**PASSAGE GIVEN**.
:::

Peter G. Sheridan (born April 21, 1950) is a senior United States district judge of the United States District Court for the District of New Jersey.

Education and career

Born in Cambridge, Massachusetts, Sheridan received a Bachelor of Science degree from St. Peter's College (now Saint Peter's University) in 1972 and a Juris Doctor from Seton Hall University School of Law in 1977. He was a law clerk for Judge James J. Petrella of the Superior Court of New Jersey, County of Bergen from 1977 to 1978. He was an Attorney for the Office of New Jersey Solicitor, Port Authority of New York/New Jersey from 1978 to 1981. He was in private practice in New Jersey, from 1981 to 1984 and from 1990 to 2006. He was a vice president and general counsel for the Atlantic City Casino Association from 1984 to 1987. He was a director of authorities unit for the Office of Governor Thomas Kean from 1987 to 1990. He was an executive director for the New Jersey Republican State Committee from 1993 to 1994.

:::

[Some records]
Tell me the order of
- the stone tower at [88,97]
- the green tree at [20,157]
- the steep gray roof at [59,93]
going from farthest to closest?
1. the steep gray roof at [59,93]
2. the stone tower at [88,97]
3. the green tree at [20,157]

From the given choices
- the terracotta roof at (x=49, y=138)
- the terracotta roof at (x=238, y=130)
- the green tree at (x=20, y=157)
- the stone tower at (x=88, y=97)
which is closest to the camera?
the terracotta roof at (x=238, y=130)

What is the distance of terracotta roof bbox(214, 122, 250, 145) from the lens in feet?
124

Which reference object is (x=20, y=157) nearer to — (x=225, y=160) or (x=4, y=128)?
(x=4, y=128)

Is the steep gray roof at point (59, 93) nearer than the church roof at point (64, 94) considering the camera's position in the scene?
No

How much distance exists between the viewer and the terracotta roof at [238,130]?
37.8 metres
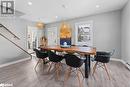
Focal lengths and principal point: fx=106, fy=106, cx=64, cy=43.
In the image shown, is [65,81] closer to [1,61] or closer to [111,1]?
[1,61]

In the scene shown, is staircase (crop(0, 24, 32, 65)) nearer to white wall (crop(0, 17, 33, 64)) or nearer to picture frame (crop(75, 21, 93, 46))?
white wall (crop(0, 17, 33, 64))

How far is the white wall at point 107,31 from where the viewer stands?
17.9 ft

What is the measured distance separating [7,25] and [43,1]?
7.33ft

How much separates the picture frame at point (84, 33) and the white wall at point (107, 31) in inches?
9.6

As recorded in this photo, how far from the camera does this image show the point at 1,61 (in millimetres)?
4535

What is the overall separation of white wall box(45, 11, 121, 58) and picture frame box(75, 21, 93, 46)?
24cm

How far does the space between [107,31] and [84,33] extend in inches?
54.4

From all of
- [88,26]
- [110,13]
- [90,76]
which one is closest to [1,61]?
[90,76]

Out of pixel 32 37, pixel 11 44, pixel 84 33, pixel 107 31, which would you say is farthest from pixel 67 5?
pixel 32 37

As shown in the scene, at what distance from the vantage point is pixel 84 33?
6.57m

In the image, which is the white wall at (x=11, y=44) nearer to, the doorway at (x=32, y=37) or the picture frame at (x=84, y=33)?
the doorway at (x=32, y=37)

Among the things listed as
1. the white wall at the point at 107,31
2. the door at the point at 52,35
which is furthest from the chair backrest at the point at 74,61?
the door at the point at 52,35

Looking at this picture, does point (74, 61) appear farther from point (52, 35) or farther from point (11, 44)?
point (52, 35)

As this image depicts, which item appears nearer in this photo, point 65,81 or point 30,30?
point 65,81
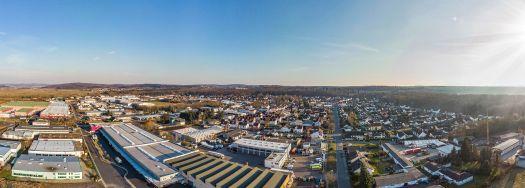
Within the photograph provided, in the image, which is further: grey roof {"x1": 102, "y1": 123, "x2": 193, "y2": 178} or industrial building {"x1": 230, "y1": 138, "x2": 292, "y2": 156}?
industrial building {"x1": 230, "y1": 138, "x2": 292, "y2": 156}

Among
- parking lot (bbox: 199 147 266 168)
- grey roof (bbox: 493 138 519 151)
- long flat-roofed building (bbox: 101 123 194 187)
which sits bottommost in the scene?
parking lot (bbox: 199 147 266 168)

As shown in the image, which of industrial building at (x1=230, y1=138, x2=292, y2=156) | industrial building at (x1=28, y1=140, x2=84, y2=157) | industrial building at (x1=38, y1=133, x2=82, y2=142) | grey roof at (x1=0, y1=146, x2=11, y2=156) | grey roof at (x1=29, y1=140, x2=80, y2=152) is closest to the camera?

:::

**BRIEF 1**.
Quote the biography of Peter G. Sheridan between "Education and career" and "1993 to 1994.", inclusive.
**BRIEF 2**.
Print the lines of the listing from the one holding "As shown in the scene, at" through the end of the listing, inclusive, leaving out the pictures.

**EXERCISE SOLUTION 1**.
Education and career

Born in Cambridge, Massachusetts, Sheridan received a Bachelor of Science degree from St. Peter's College (now Saint Peter's University) in 1972 and a Juris Doctor from Seton Hall University School of Law in 1977. He was a law clerk for Judge James J. Petrella of the Superior Court of New Jersey, County of Bergen from 1977 to 1978. He was an Attorney for the Office of New Jersey Solicitor, Port Authority of New York/New Jersey from 1978 to 1981. He was in private practice in New Jersey, from 1981 to 1984 and from 1990 to 2006. He was a vice president and general counsel for the Atlantic City Casino Association from 1984 to 1987. He was a director of authorities unit for the Office of Governor Thomas Kean from 1987 to 1990. He was an executive director for the New Jersey Republican State Committee from 1993 to 1994.

**EXERCISE SOLUTION 2**.
As shown in the scene, at what distance from the vantage point is pixel 84 33?
6.57m

In the image, which is the white wall at (x=11, y=44) nearer to, the doorway at (x=32, y=37) or the picture frame at (x=84, y=33)?
the doorway at (x=32, y=37)

Among the things listed as
1. the white wall at the point at 107,31
2. the door at the point at 52,35
which is furthest from the chair backrest at the point at 74,61?
the door at the point at 52,35

Looking at this picture, does point (74, 61) appear farther from point (52, 35) or farther from point (11, 44)?
point (52, 35)

As this image depicts, which item appears nearer in this photo, point 65,81 or point 30,30?
point 65,81
Within the photograph provided, in the image, which is further: grey roof {"x1": 102, "y1": 123, "x2": 193, "y2": 178} or industrial building {"x1": 230, "y1": 138, "x2": 292, "y2": 156}?
industrial building {"x1": 230, "y1": 138, "x2": 292, "y2": 156}

Among
- parking lot (bbox: 199 147 266 168)
- grey roof (bbox: 493 138 519 151)
- long flat-roofed building (bbox: 101 123 194 187)
which sits bottommost in the scene?
parking lot (bbox: 199 147 266 168)

As shown in the image, which of industrial building at (x1=230, y1=138, x2=292, y2=156) | industrial building at (x1=28, y1=140, x2=84, y2=157) | industrial building at (x1=38, y1=133, x2=82, y2=142) | grey roof at (x1=0, y1=146, x2=11, y2=156) | grey roof at (x1=29, y1=140, x2=80, y2=152) is closest to the camera?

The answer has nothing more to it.